Belfast Telegraph

Two words you've probably never heard of (one isn't even in the Oxford Dictionary)... but they helped to make Paul Gallen a Scrabble champion

By Amanda Poole

A solicitor has shown Ireland that he isn't just an expert when it comes to the letter of the law.

Legal eagle Paul Gallen (26) left his opponents lost for words after claiming the title of All-Ireland Scrabble Champion.

The south Belfast wordsmith emerged the winner in Dublin by conjuring up some remarkable and unusual words to fill out the board.

"Now he's looking forward to retaining the Northern Ireland Championships crown in July – before taking on the best in the world.

"I had a great weekend," Paul said after the two days of competition, featuring nine of the top 10 players on the island. "My girlfriend Nicole came with me to Dublin, so she was cheering me on.

"For me to take the title I had to win my last game and another competitor, Kevin McMahon, had to lose his. It was quite a dramatic ending."

Paul scooped €200 (£180) and the All-Ireland Scrabble tournament shield at the City West Hotel.

Last November Paul became the first person living outside England to win the UK National Scrabble Championship – and pocketed £2,500 for his efforts.

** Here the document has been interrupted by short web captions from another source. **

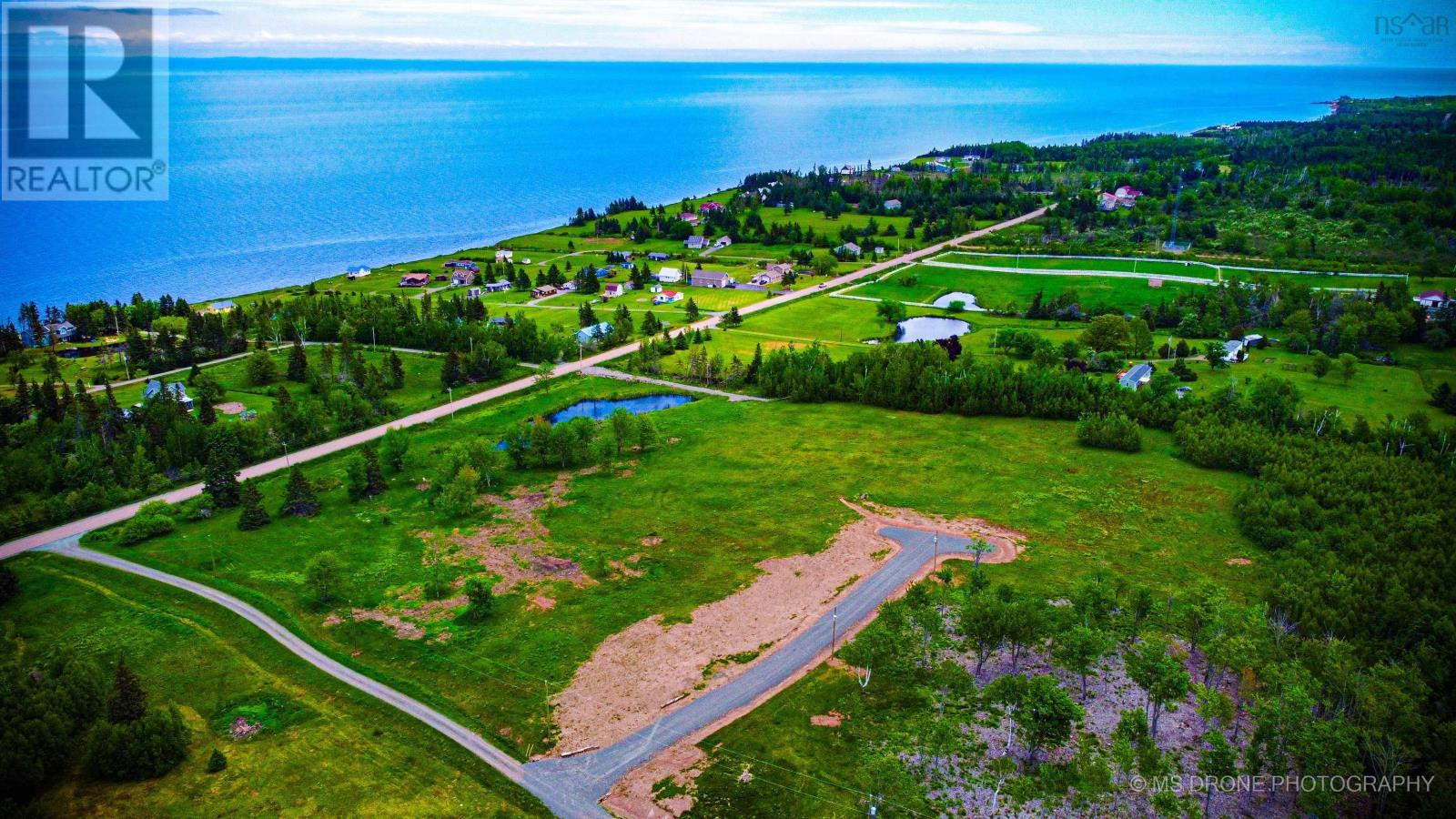 7 Gulf Shore Road, Gulf Shore, Nova Scotia  B0K 1L0 - Photo 29 - 202610539
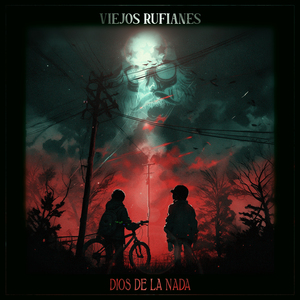 Caminos Separados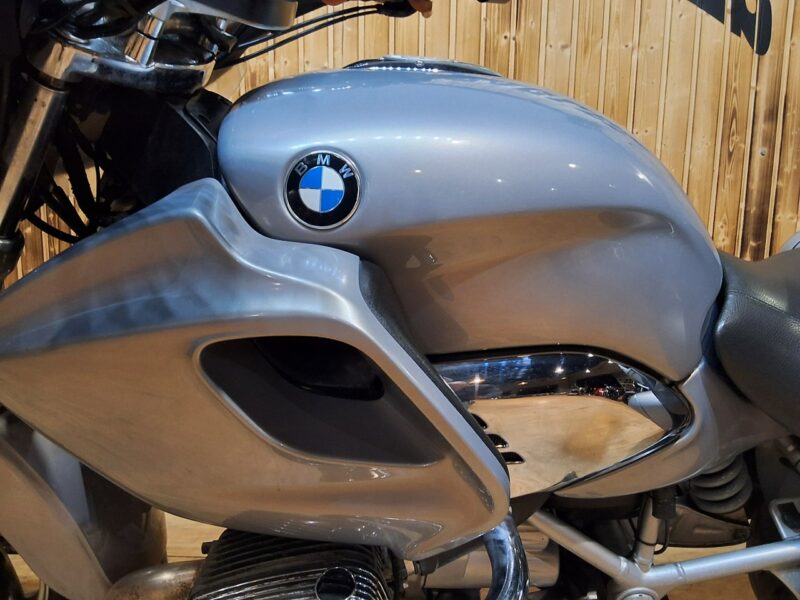 BMW inny Piękny CRUISER BMW R 1200 CL## ZABANY # OPŁACONY raty -kup online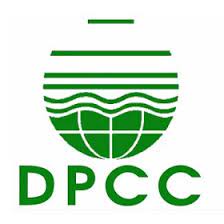 Delhi Pollution Control Committee (DPCC) License For Industrial Units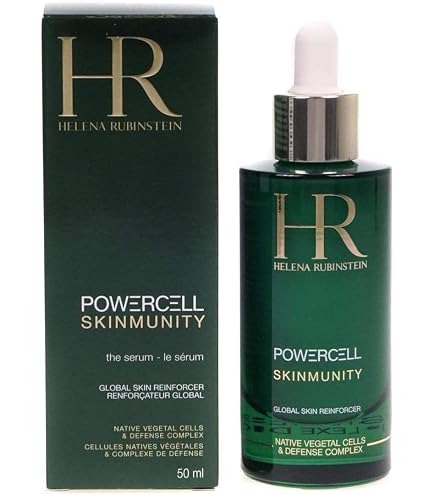 Helena Rubinstein FORCE C 50ml | APPS-BICENTENARIO-PRD-01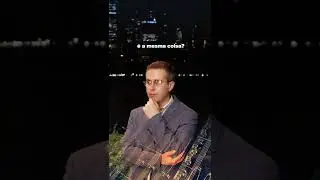 O que faz um arranjador?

The win in Dublin sees him move from fifth to fourth in the world Scrabble rankings.

The former Rathmore Grammar and Queen's University student is not only skilled at Scrabble. In 2006 he became Countdown Champion of Champions after appearing on the Channel 4 show.

Paul is a member of the Belfast Scrabble Club, which meets at the Beechlawn Hotel in Belfast every other Thursday. Paul told the Belfast Telegraph he is looking forward to the Northern Ireland Championships which are at the Beechlawn Hotel from July 6-7.

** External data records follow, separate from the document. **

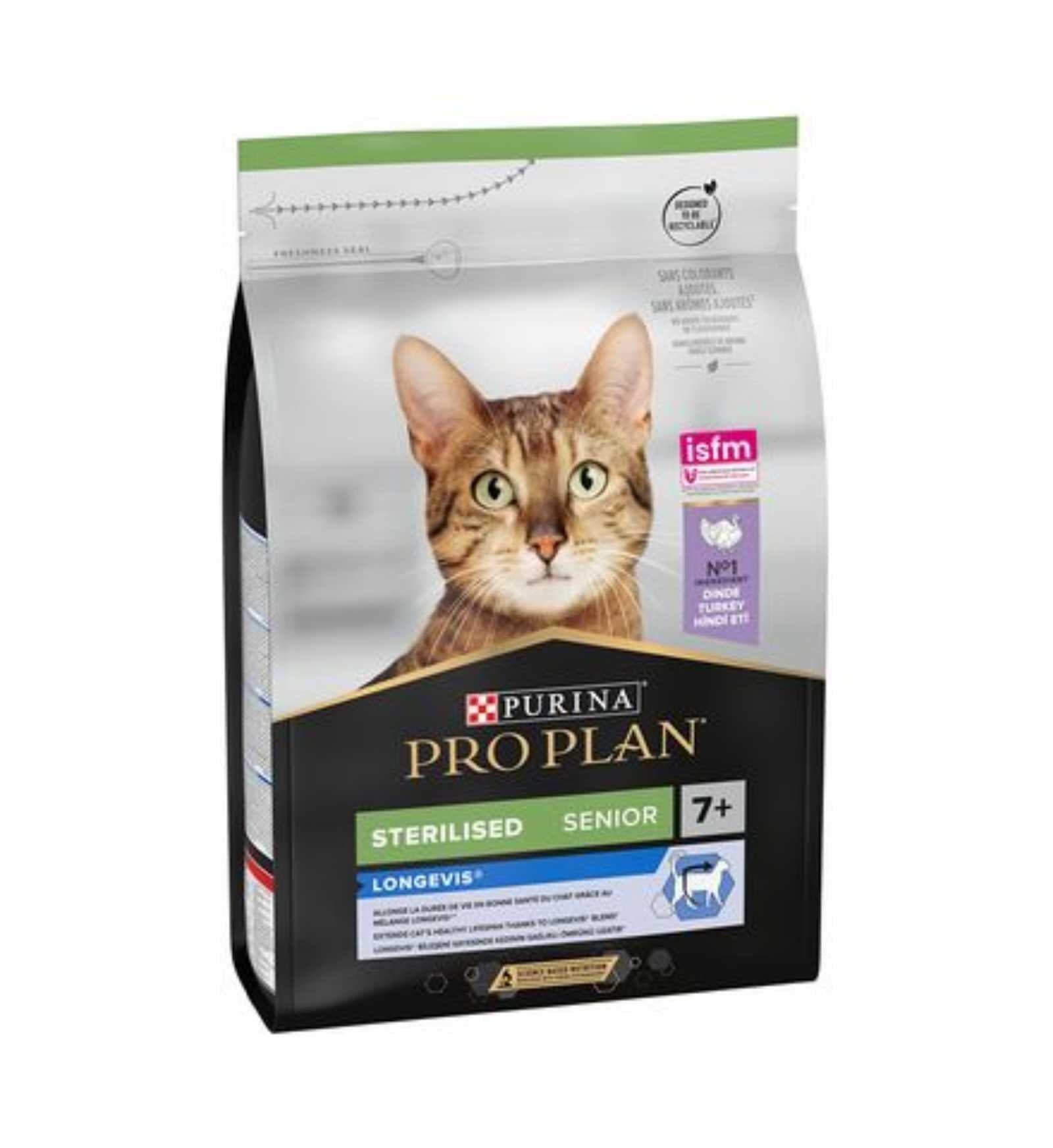 PURINA12263291_1_Image.erp.items.images.12578043_01.jpg PURINA12263291 picture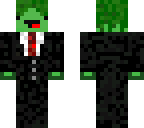 broccolai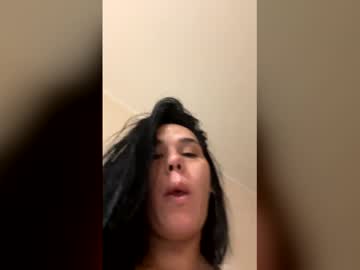 Missypop Chaturbate profile image
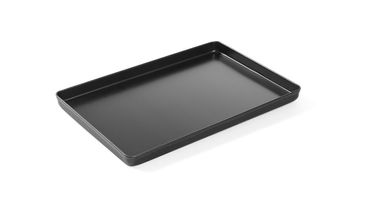 Auslagetablett,400x300x(H)20mm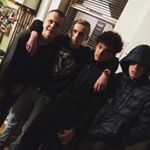 Profile Picture of N.manchester🔥 (@connormcdonagh) on Instagram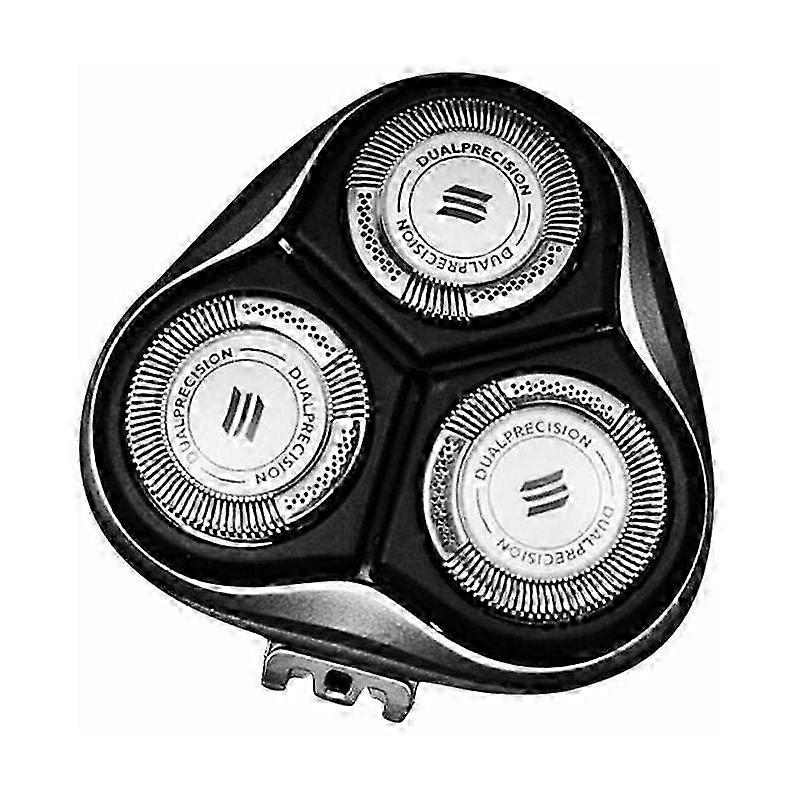 Replacement Razor Heads for HQ8 PT860 PT730 PT735 AT890 PT736 and PT786 by Thsinde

"Then the world championships are later in the year, most likely in Prague in November," he said.


Scrabble is played in more than 120 countries. Different jurisdictions use a variety of dictionaries and official lists to determine which words are acceptable and which are not. The word 'outbake' is not in the Oxford English Dictionary, but is deemed acceptable for the game here. Its suggested meaning is to surpass in baking, while 'blueline' is a line on an ice hockey rink.